Nella provincia di Taranto, dove hanno sede le acciaierie dell’ex-Ilva, è previsto che la transizione avrà un impatto negativo sull’occupazione, che già oggi registra livelli più bassi rispetto alla media regionale e nazionale, soprattutto per i giovani e le donne. Inoltre, secondo la Commissione europea, la transizione dall’acciaio aumenterà la domanda di energia da fonti rinnovabili e l’attuazione del consentirà di garantire la disponibilità di queste fonti. In particolare, è prevista la costruzione di turbine eoliche e di impianti geotermici per gli edifici pubblici e l’attuazione di progetti di ricerca sull’idrogeno verde. Tra gli obiettivi nella provincia pugliese c’è anche la creazione di una cintura verde, intorno alla città di Taranto, per ripristinare terreni dismessi e degradati e contribuire alla riduzione di Co2.

Per quanto riguarda la zona del Sulcis, sede dell’ultima miniera di carbone, la Commissione prevede che il processo di transizione potrà aggravare i problemi strutturali economici e sociali già presenti. Secondo l’esecutivo comunitario infatti, essendo l’economia locale ancora fortemente dipendente dal settore siderurgico e minerario, la graduale eliminazione del carbone inciderà sul livello di occupazione delle medie e grandi imprese, causando perdite di posti di lavoro.

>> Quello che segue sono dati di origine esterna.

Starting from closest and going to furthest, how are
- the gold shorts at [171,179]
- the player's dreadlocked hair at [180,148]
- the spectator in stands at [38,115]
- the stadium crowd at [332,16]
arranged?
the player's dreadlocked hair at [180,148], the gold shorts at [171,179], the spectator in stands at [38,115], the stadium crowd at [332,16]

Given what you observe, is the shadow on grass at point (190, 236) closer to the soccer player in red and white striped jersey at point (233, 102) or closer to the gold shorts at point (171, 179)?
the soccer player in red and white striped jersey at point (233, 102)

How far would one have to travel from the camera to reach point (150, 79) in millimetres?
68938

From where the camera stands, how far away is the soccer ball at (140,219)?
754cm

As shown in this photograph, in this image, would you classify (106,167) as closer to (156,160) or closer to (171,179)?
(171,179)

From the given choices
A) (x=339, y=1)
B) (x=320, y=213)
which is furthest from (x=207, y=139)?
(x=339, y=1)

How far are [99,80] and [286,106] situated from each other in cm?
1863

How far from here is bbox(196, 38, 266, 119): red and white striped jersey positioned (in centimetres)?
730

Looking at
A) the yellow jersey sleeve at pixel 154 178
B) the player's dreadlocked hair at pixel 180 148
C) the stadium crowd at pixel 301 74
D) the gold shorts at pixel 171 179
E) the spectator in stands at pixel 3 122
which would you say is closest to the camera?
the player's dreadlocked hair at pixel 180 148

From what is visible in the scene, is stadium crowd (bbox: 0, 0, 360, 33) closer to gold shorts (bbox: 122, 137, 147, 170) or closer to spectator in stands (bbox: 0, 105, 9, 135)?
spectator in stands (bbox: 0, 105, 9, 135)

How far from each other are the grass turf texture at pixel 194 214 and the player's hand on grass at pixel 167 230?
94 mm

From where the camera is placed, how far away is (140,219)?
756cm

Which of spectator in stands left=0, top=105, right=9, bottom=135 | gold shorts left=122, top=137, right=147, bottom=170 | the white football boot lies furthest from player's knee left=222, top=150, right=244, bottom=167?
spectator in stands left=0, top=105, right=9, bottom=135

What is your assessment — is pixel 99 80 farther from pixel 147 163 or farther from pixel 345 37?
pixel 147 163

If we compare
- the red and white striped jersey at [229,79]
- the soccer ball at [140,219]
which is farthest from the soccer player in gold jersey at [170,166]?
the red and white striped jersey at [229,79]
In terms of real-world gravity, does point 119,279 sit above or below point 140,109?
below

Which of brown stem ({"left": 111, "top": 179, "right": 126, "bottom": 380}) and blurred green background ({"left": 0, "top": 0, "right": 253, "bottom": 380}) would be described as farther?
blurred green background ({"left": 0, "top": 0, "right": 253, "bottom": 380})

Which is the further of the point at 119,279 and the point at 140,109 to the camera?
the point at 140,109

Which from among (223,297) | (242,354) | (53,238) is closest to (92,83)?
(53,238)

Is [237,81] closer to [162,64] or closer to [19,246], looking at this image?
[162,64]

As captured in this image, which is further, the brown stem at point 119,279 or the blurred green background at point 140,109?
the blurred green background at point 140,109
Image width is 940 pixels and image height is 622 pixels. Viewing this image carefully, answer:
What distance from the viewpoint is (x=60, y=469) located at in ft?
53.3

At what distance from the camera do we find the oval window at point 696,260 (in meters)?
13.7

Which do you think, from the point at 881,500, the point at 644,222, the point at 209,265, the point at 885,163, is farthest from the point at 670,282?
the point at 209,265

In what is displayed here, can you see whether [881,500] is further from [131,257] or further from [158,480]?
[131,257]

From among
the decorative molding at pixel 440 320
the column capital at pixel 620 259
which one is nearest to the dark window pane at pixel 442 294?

Nello specifico, nel Sulcis Iglesiente l’obiettivo principale – spiega la Commissione – è sfruttare il potenziale della regione per la produzione e la rigenerazione di energia elettrica da fonti rinnovabili. Il programma sostiene quindi la creazione di comunità di energia rinnovabile per contribuire a ridurre la povertà energetica della zona e sostiene l’uso di tecnologie pulite per migliorare l’efficienza energetica delle imprese e dei processi produttivi. Infine, il programma prevede la bonifica di aree contaminate che possono essere utilizzate per l’insediamento di nuove attività economiche.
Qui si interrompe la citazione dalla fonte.